**WORK ORDER**
The pictures are to be left out when the listing below is reproduced word for word.

**EXTRACTED ENTRIES**

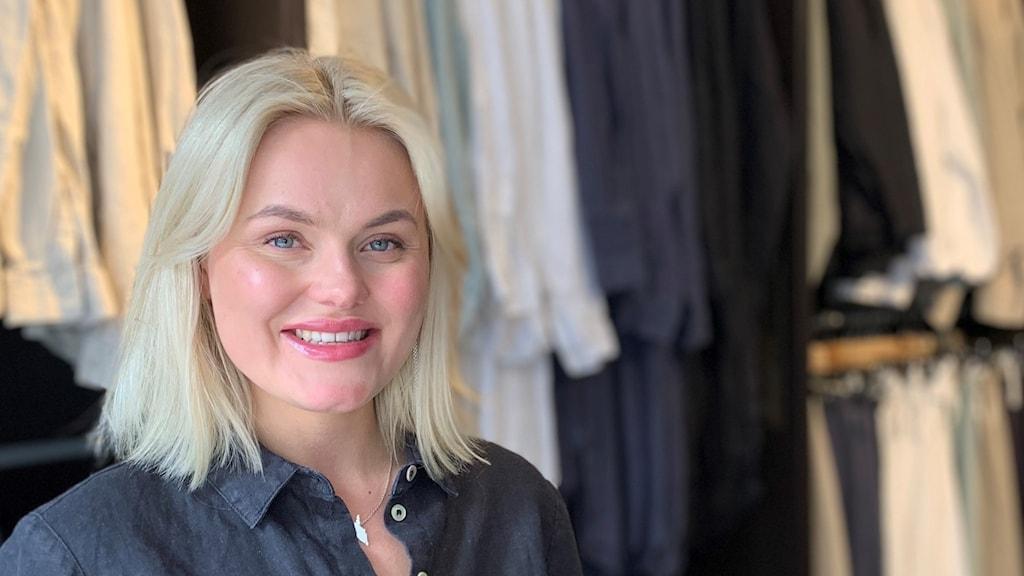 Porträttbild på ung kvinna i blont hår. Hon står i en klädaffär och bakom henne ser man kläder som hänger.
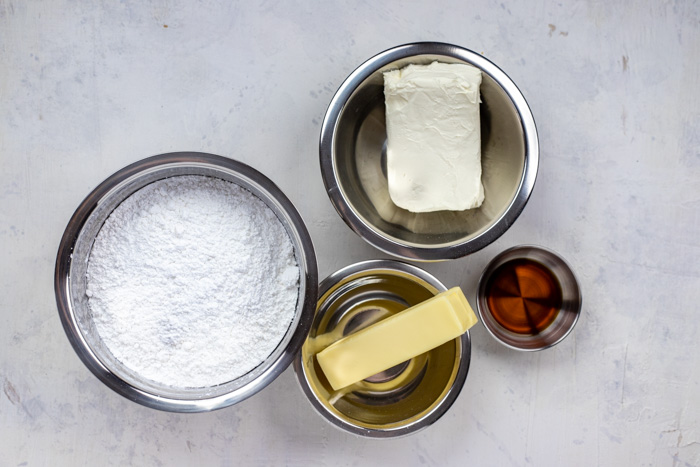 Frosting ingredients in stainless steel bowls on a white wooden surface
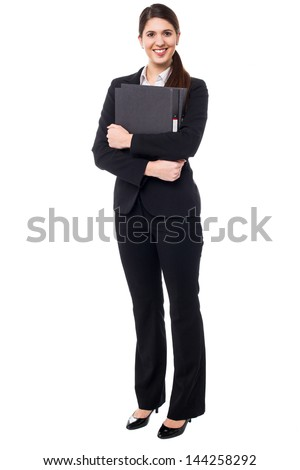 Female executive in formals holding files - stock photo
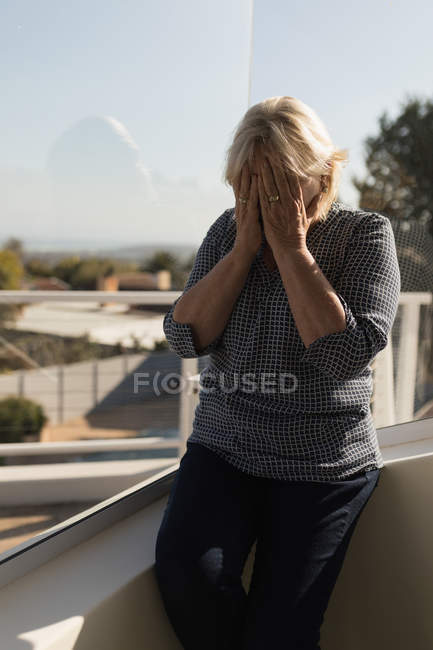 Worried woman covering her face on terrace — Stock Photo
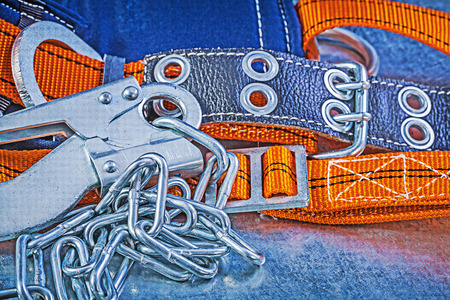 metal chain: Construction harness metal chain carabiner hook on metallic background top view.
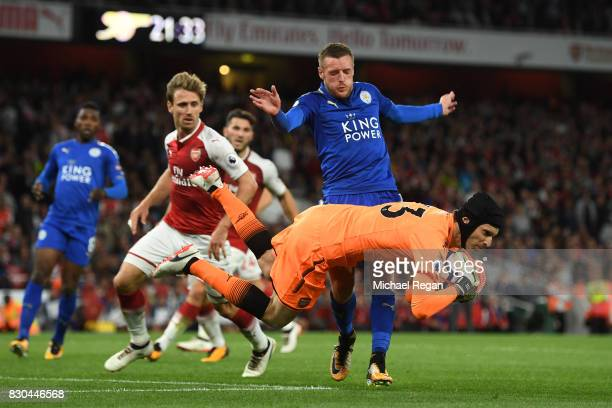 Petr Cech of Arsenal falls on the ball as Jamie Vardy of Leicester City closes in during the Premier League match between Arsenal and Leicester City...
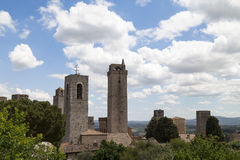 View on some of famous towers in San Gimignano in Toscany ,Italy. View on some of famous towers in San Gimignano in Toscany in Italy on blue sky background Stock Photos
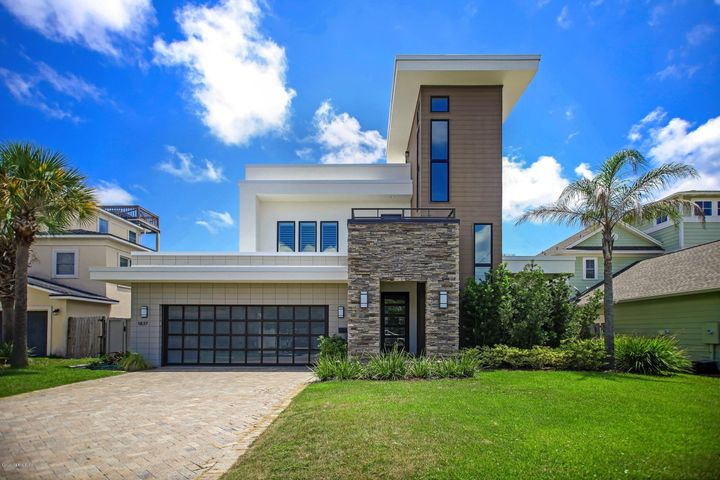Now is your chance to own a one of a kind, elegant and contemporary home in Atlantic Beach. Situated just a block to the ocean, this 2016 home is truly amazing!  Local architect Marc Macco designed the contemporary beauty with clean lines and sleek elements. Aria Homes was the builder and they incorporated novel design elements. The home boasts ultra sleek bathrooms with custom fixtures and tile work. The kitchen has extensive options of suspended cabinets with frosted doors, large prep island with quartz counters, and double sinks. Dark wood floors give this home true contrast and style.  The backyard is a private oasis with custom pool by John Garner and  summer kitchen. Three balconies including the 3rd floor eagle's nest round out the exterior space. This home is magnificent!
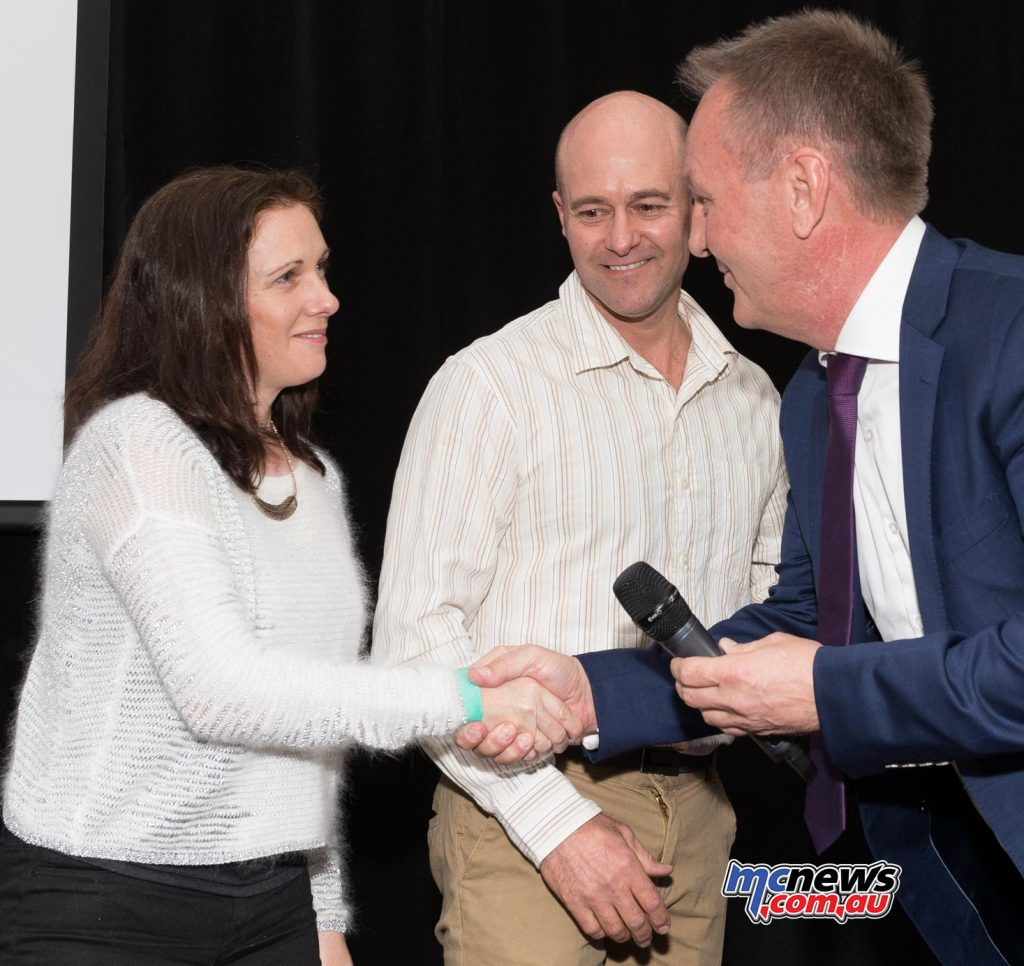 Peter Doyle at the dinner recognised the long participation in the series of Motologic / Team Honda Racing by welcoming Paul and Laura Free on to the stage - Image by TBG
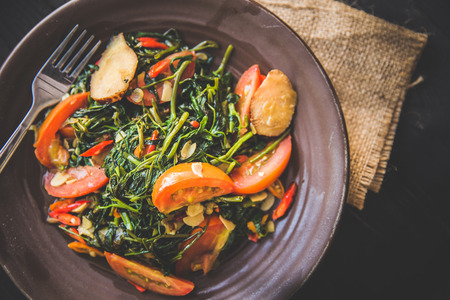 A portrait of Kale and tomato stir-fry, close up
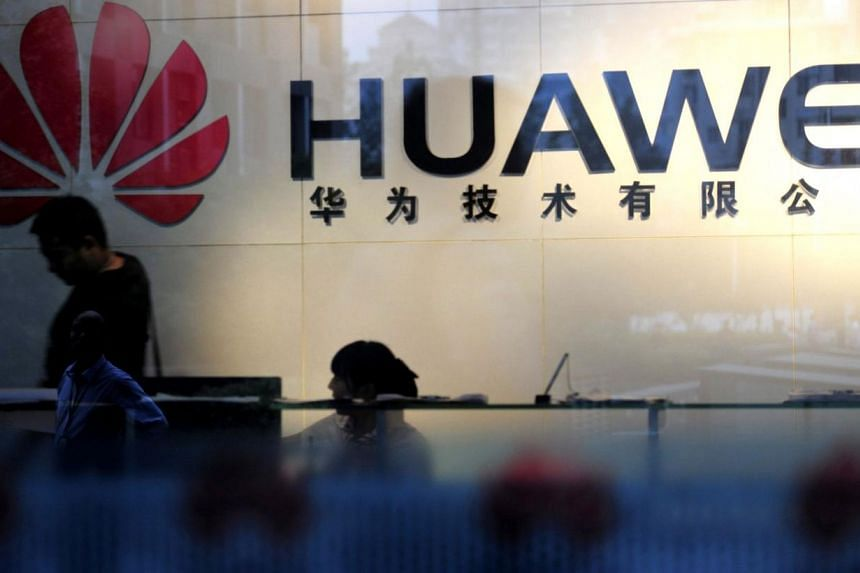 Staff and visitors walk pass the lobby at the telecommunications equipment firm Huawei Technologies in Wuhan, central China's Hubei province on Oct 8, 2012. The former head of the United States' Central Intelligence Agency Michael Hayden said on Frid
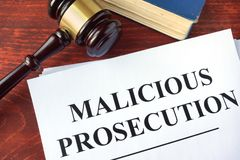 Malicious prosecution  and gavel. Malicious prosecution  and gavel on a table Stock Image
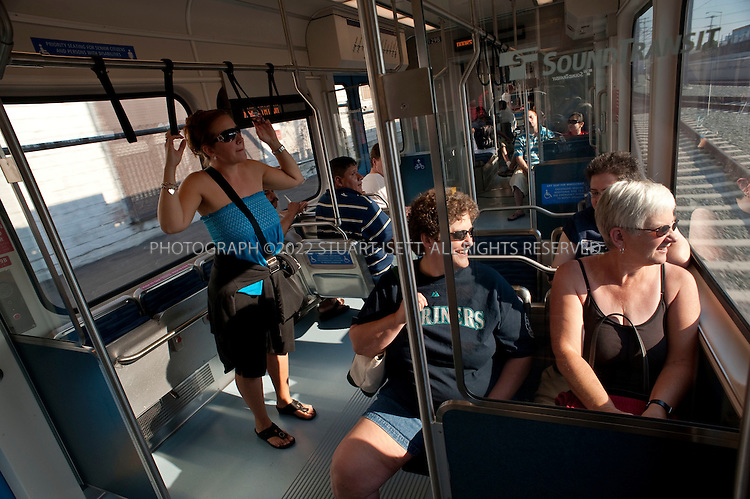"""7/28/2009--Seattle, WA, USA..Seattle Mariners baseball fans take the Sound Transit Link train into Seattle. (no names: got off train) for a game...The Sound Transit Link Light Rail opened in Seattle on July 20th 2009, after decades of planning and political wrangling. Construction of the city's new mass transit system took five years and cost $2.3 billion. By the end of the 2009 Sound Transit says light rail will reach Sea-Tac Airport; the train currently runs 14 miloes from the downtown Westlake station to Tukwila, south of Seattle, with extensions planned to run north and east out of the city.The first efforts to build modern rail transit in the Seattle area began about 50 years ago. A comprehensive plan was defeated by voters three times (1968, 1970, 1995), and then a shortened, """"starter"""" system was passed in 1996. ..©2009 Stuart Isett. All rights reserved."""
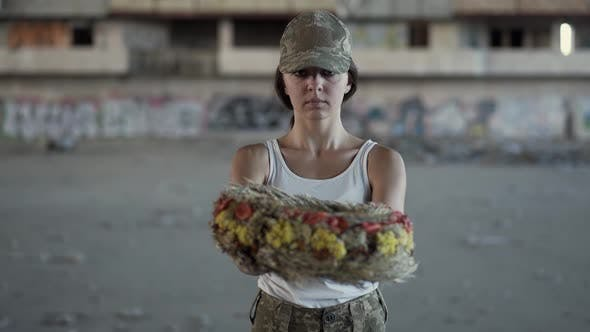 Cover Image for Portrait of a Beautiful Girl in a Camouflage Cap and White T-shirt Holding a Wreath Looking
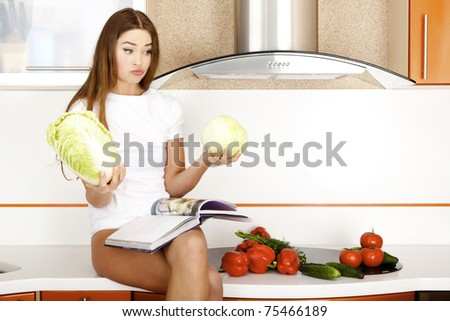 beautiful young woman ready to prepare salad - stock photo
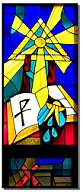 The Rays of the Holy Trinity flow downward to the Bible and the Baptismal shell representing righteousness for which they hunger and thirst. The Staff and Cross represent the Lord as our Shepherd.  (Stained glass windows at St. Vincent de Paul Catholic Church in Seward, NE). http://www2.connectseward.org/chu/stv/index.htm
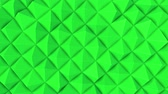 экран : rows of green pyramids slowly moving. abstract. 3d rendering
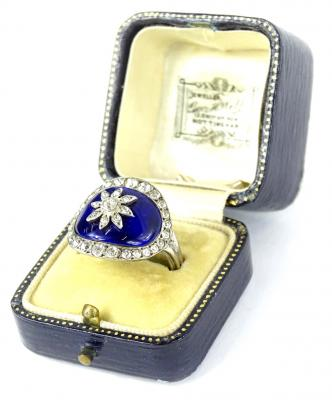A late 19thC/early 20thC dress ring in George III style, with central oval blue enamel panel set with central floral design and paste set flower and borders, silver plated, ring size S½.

**EXERCISE RESPONSE**
 Porträttbild på ung kvinna i blont hår. Hon står i en klädaffär och bakom henne ser man kläder som hänger.
 Frosting ingredients in stainless steel bowls on a white wooden surface
 Female executive in formals holding files - stock photo
 Worried woman covering her face on terrace — Stock Photo
 metal chain: Construction harness metal chain carabiner hook on metallic background top view.
 Petr Cech of Arsenal falls on the ball as Jamie Vardy of Leicester City closes in during the Premier League match between Arsenal and Leicester City...
 View on some of famous towers in San Gimignano in Toscany ,Italy. View on some of famous towers in San Gimignano in Toscany in Italy on blue sky background Stock Photos
Now is your chance to own a one of a kind, elegant and contemporary home in Atlantic Beach. Situated just a block to the ocean, this 2016 home is truly amazing!  Local architect Marc Macco designed the contemporary beauty with clean lines and sleek elements. Aria Homes was the builder and they incorporated novel design elements. The home boasts ultra sleek bathrooms with custom fixtures and tile work. The kitchen has extensive options of suspended cabinets with frosted doors, large prep island with quartz counters, and double sinks. Dark wood floors give this home true contrast and style.  The backyard is a private oasis with custom pool by John Garner and  summer kitchen. Three balconies including the 3rd floor eagle's nest round out the exterior space. This home is magnificent!
 Peter Doyle at the dinner recognised the long participation in the series of Motologic / Team Honda Racing by welcoming Paul and Laura Free on to the stage - Image by TBG
 A portrait of Kale and tomato stir-fry, close up
 Staff and visitors walk pass the lobby at the telecommunications equipment firm Huawei Technologies in Wuhan, central China's Hubei province on Oct 8, 2012. The former head of the United States' Central Intelligence Agency Michael Hayden said on Frid
 Malicious prosecution  and gavel. Malicious prosecution  and gavel on a table Stock Image
"""7/28/2009--Seattle, WA, USA..Seattle Mariners baseball fans take the Sound Transit Link train into Seattle. (no names: got off train) for a game...The Sound Transit Link Light Rail opened in Seattle on July 20th 2009, after decades of planning and political wrangling. Construction of the city's new mass transit system took five years and cost $2.3 billion. By the end of the 2009 Sound Transit says light rail will reach Sea-Tac Airport; the train currently runs 14 miloes from the downtown Westlake station to Tukwila, south of Seattle, with extensions planned to run north and east out of the city.The first efforts to build modern rail transit in the Seattle area began about 50 years ago. A comprehensive plan was defeated by voters three times (1968, 1970, 1995), and then a shortened, """"starter"""" system was passed in 1996. ..©2009 Stuart Isett. All rights reserved."""
 Cover Image for Portrait of a Beautiful Girl in a Camouflage Cap and White T-shirt Holding a Wreath Looking
 beautiful young woman ready to prepare salad - stock photo
 The Rays of the Holy Trinity flow downward to the Bible and the Baptismal shell representing righteousness for which they hunger and thirst. The Staff and Cross represent the Lord as our Shepherd.  (Stained glass windows at St. Vincent de Paul Catholic Church in Seward, NE). http://www2.connectseward.org/chu/stv/index.htm
 экран : rows of green pyramids slowly moving. abstract. 3d rendering
A late 19thC/early 20thC dress ring in George III style, with central oval blue enamel panel set with central floral design and paste set flower and borders, silver plated, ring size S½.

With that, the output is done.